Fig. 1. Controlled-release of cargo with light-responsive capsules. (i) Laser irradiation of noble metal (e.g. Au) nanoparticle-functionalized capsules leads to (ii) local heating of the metal NPs, and (iii) subsequent rupture of the capsule wall.

In summary, nanoparticle functionalized capsules offer the potential to combine all of the above listed concepts into one single system for drug delivery (fig 2). Magnetic nanoparticles in the capsule walls allow direction and accumulation of capsules at the designated target region upon application of external magnetic field gradients. Ligands immobilized on the capsule surface, which are specific for receptor molecules present on target cells, would permit specific and enhanced cellular uptake via receptor-ligand binding. Fluorescent semiconductor nanoparticles in the capsule walls allow monitoring of the transportation and uptake process using fluorescence microscopy. Capsules inside target cells could be opened with a laser pointer by heating gold nanoparticles in the capsule walls which then releases the cargo molecules. Combination of these methods is expected to lead to greater specificity in drug delivery. This procedure could be a great advantage to anticancer therapy, as selective toxicity in tumor cells could be achieved via local chemotherapeutic damage. Nevertheless, to be applicable in clinical practice, several additional hurdles will have to be overcome. First of all, to reach a specific tissue, intravenous administration is often required. Therefore, the capsules should be limited in size as they could obstruct the smallest blood capillaries. From the circulation point of view, the upper limit for an ideal vehicle size should not exceed 200 nm. Secondly, due to their polyionic nature, the capsules tend towards protein adsorption, potentially leading to capsule aggregation in the blood capillaries.
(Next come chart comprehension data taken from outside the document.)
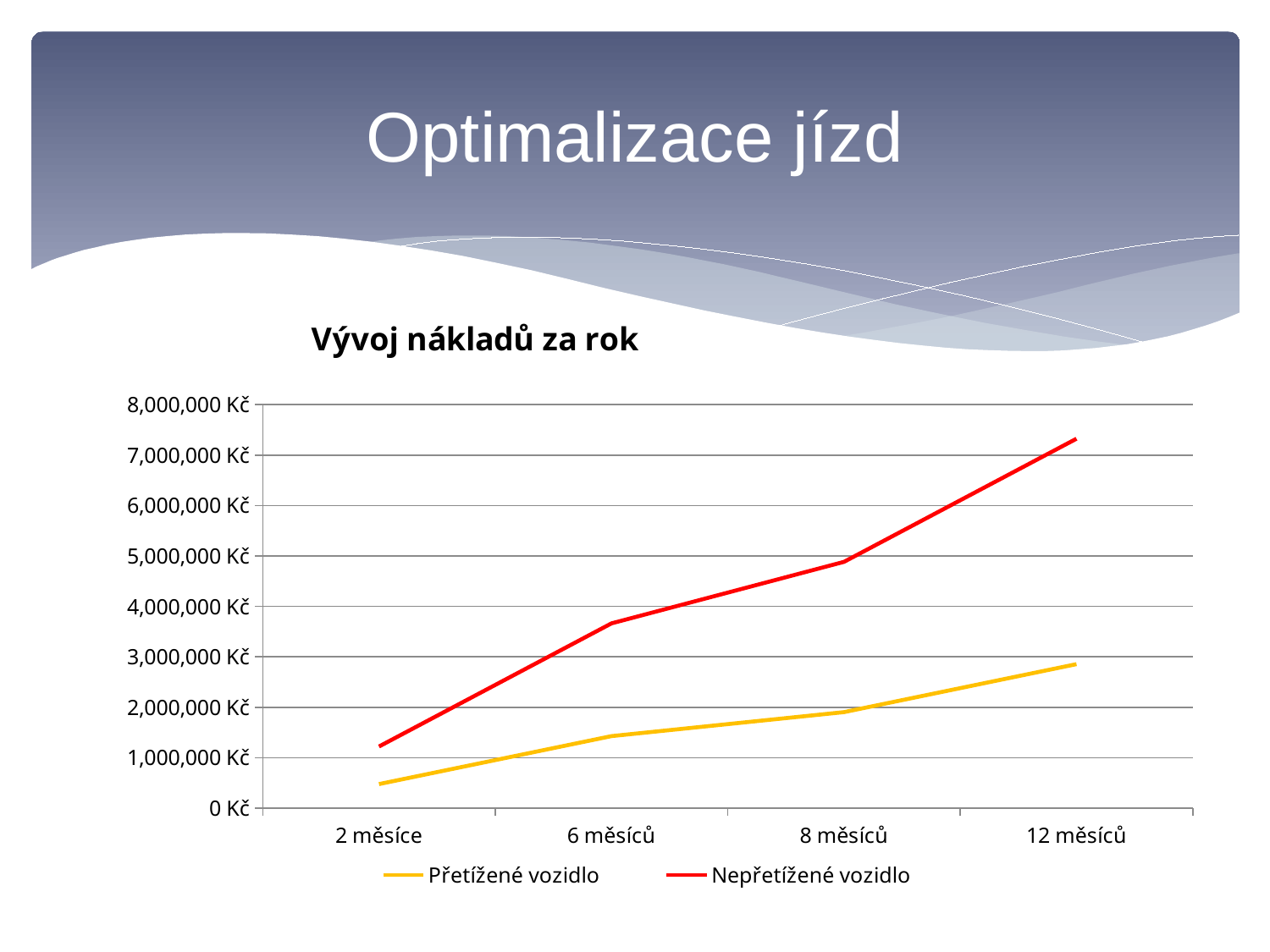
Do the values for Nepřetížené vozidlo rise or fall from 2 měsíce to 12 měsíců? Rise At which category is the value for Nepřetížené vozidlo highest? 12 měsíců What type of chart is shown on the slide? Line chart At which category is the value for Přetížené vozidlo lowest? 2 měsíce What is the title of the chart? Vývoj nákladů za rok At 12 měsíců, which series has the higher value, Přetížené vozidlo or Nepřetížené vozidlo? Nepřetížené vozidlo Which series is shown in red? Nepřetížené vozidlo How many categories are shown on the x axis? 4 Is the value for Nepřetížené vozidlo at 12 měsíců greater or less than 7,000,000 Kč? greater Is the value for Nepřetížené vozidlo at 6 měsíců greater or less than 3,000,000 Kč? greater Is the value for Přetížené vozidlo at 2 měsíce greater or less than 1,000,000 Kč? less How many series does the legend list? 2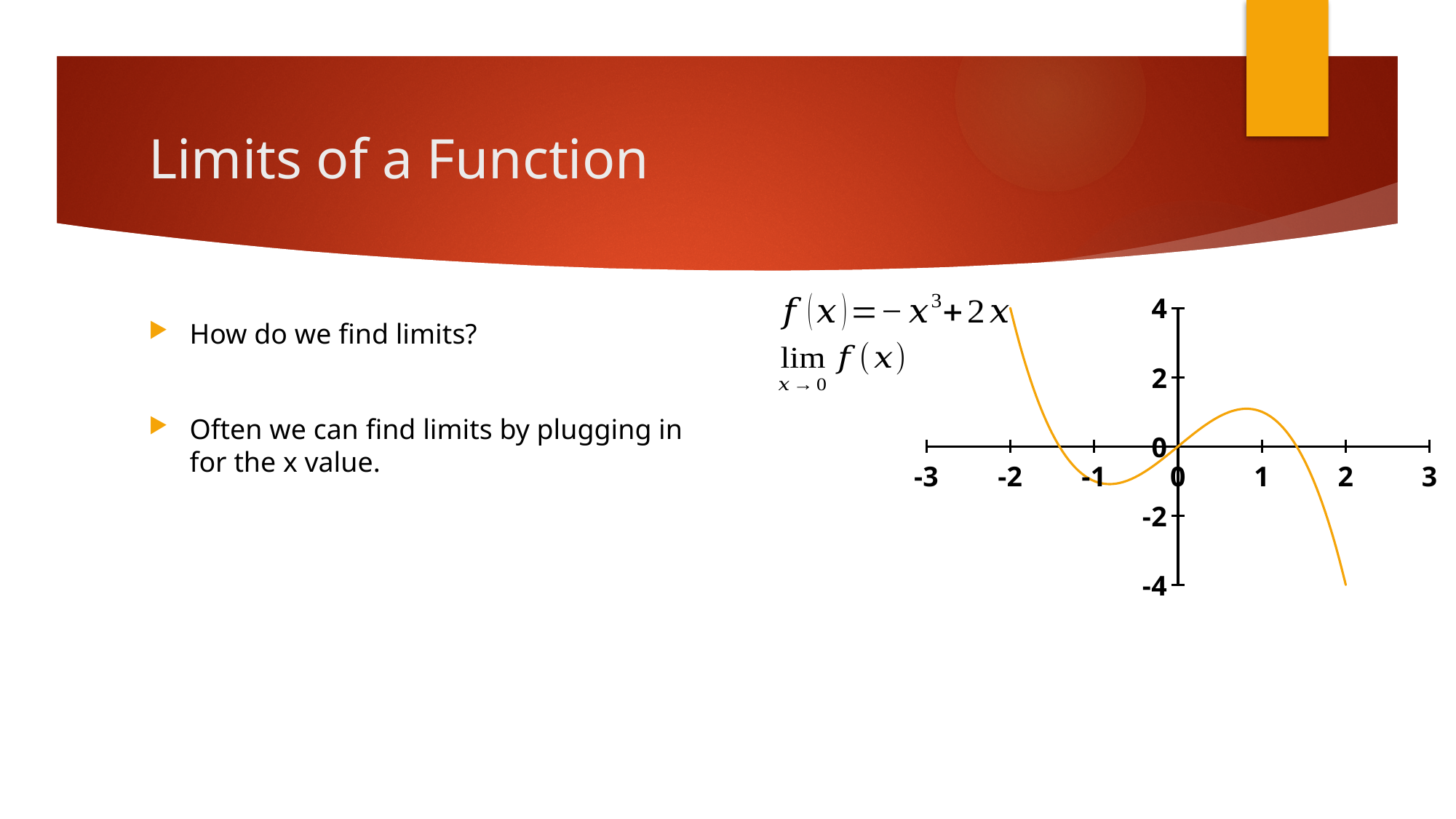
What is the value of the plotted curve at x = -2, where the curve starts on the left? 4 What kind of chart is shown on the slide? line chart Does the curve rise or fall as x goes from 1 to 2? fall What is the highest value labelled on the y axis? 4 Is the value of the curve at x = 1 greater or less than 2? less Does the curve rise or fall as x goes from -1 to 0? rise What is the value of the plotted curve at x = 2, where the curve ends on the right? -4 Is the value of the curve at x = -1 greater or less than 0? less What is the value of the plotted curve at x = 0? 0 Is the value of the curve at x = 1 greater or less than 0? greater Which is larger, the value of the curve at x = -2 or at x = 2? x = -2 How many labelled tick marks are on the x axis? 7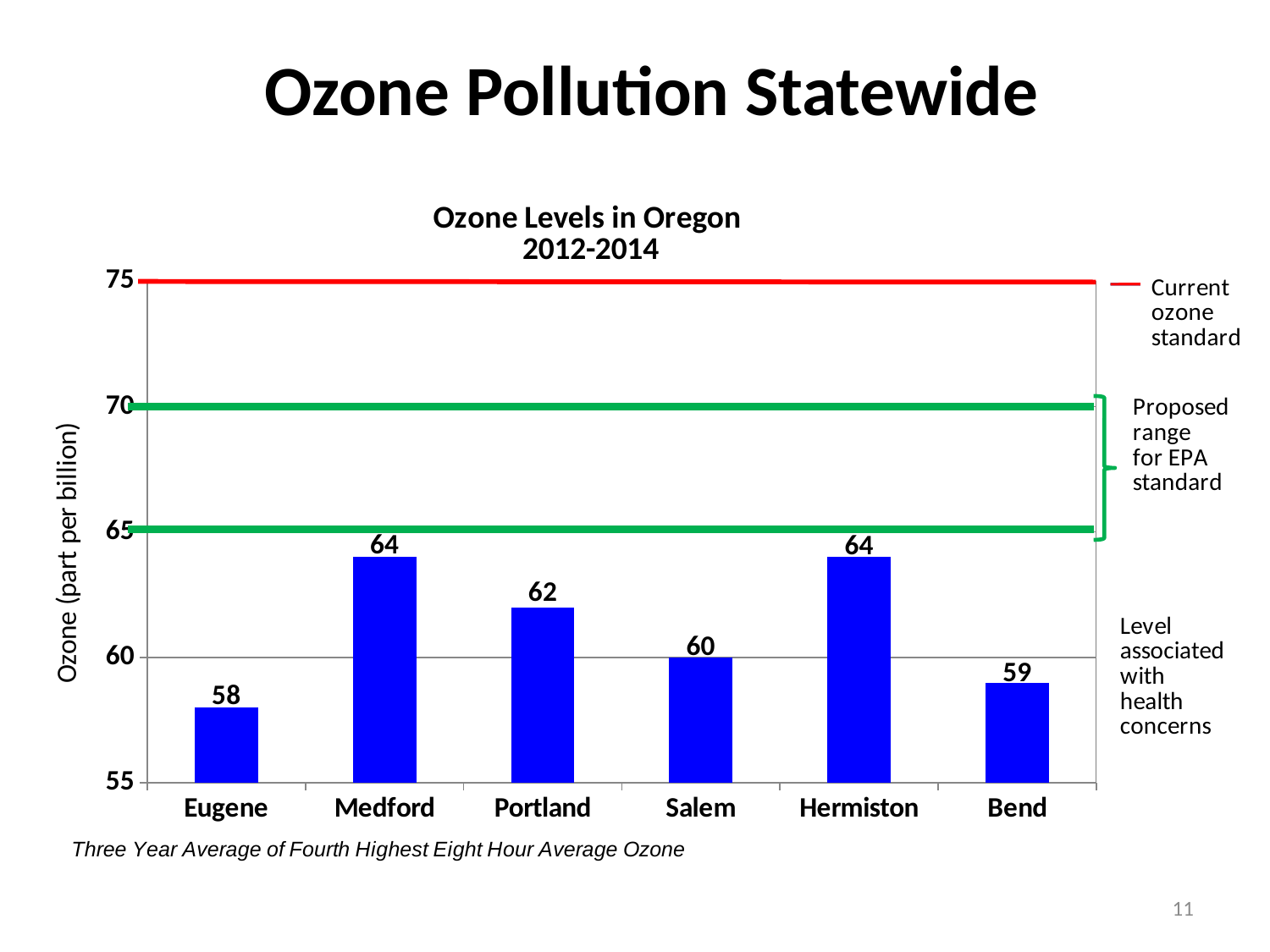
What is the ozone level for Medford? 64 What is the difference between the ozone levels of Portland and Salem? 2 What is the ozone level for Salem? 60 What is the title of the chart? Ozone Levels in Oregon 2012-2014 Which city has the lowest ozone level? Eugene What does the red line on the chart represent? Current ozone standard Is the value for Hermiston greater or less than 65? less What is the ozone level for Bend? 59 What is the difference between the ozone levels of Medford and Eugene? 6 Which has a higher ozone level, Portland or Bend? Portland How many cities are shown in the chart? 6 What kind of chart is shown on the slide? bar chart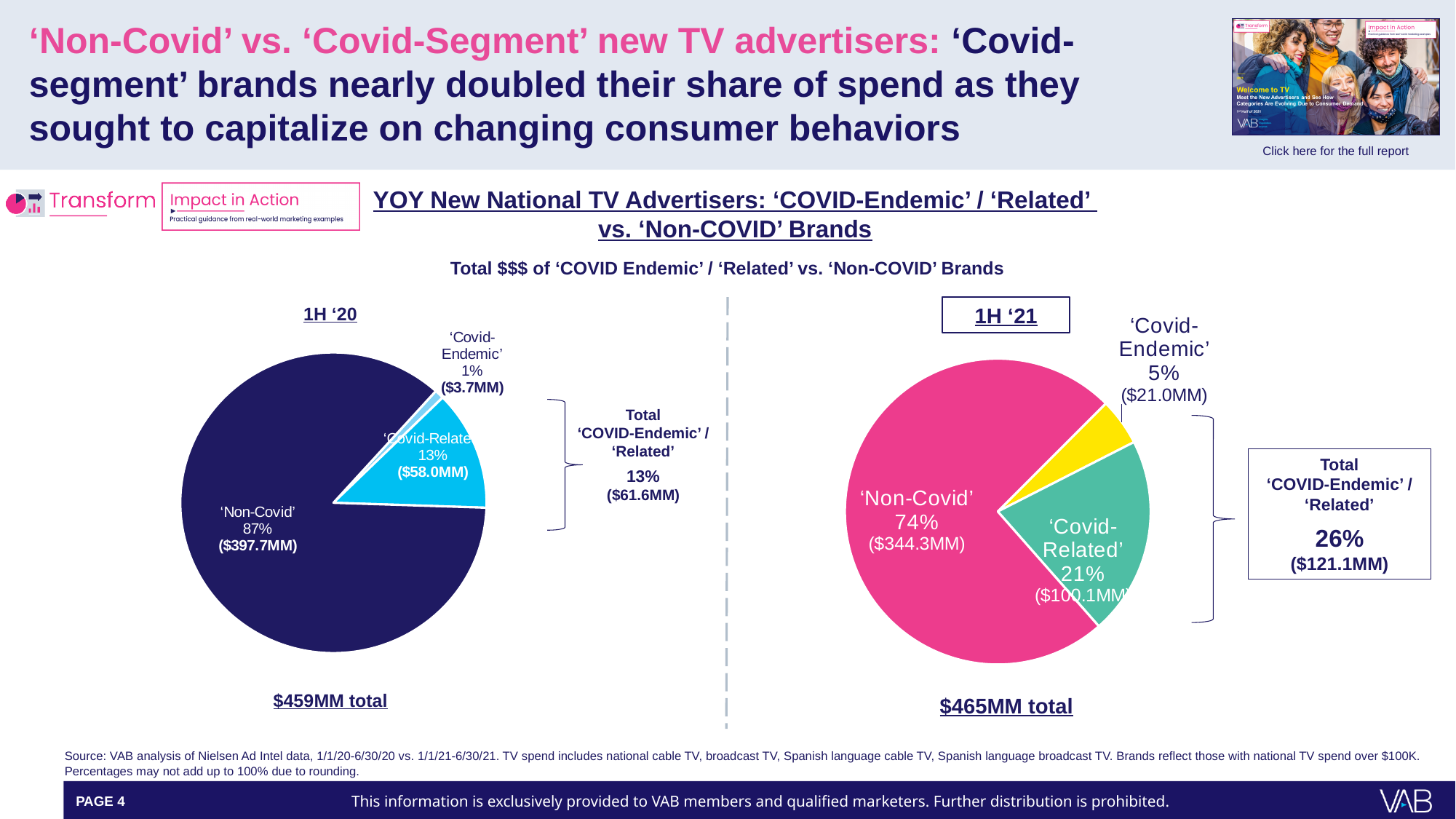
In the 1H '20 pie chart, which slice is the largest? 'Non-Covid' How many slices does the 1H '21 pie chart have? 3 In the 1H '21 pie chart, which slice is the smallest? 'Covid-Endemic' In the 1H '20 pie chart, what share of spend is 'Non-Covid'? 87% In the 1H '20 pie chart, what is the dollar value for 'Covid-Endemic'? $3.7MM What is the total spend shown for the 1H '21 pie chart? $465MM In the 1H '21 pie chart, what is the dollar value for 'Non-Covid'? $344.3MM What type of charts are shown on the slide? Pie charts What is the difference in the 'Covid-Endemic' share between the 1H '21 and 1H '20 pie charts? 4 percentage points In the 1H '21 pie chart, what share of spend is 'Covid-Related'? 21% In the 1H '20 pie chart, what is the dollar value for 'Covid-Related'? $58.0MM Which is larger: the 'Covid-Related' value in 1H '21 or in 1H '20? 1H '21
Fig. 2. Target delivery systems. (a) Geometry of polymer capsules loaded with magnetic (black), fluorescent (green), and gold (yellow) NPs in their walls. Ligand molecules are attached to their surface and filled with cargo molecules (grey star-shape). (b) Schematization of targeted local cargo delivery into cells with multifunctional polymer capsules. Capsules allow for delivery to target cells by local accumulation with magnetic field gradients and specific binding to receptors on the target cells, and for controlled release of cargo inside cells upon light-controlled opening of capsules.

Besides the potential use for targeted and controlled release of drugs, cargo delivery with capsules can be seen in the more general concept of triggered local delivery. Caged Ca has been used for decades in biology, in the local and controlled delivery of Ca ions. For this purpose, Ca is introduced into chelating complexes from which it can be released by light-illumination. Noble-metal functionalized capsules could serve the same purpose, although they would allow for light stimulated release of macromolecules from the cavity of the capsules. Stimulated local release of enzymes and DNA would be of particular relevance. Release of enzymes could, for example, trigger the conversion of prodrugs within cells into active drugs. Also short oligonucleotide sequences, such as si-RNA, could be introduced as cargo inside the capsule cavities for gene delivery applications. In particular, such capsules could provide an easy way to improve the current transfection methods used in molecular biology as they would lead to more efficient translational arrest of specific transcripts from RNA inside living cells. In this role, the incorporation of single-stranded antisense oligonucleotides, linear double-stranded and plasmid DNA into polymer nanospheres has been demonstrated.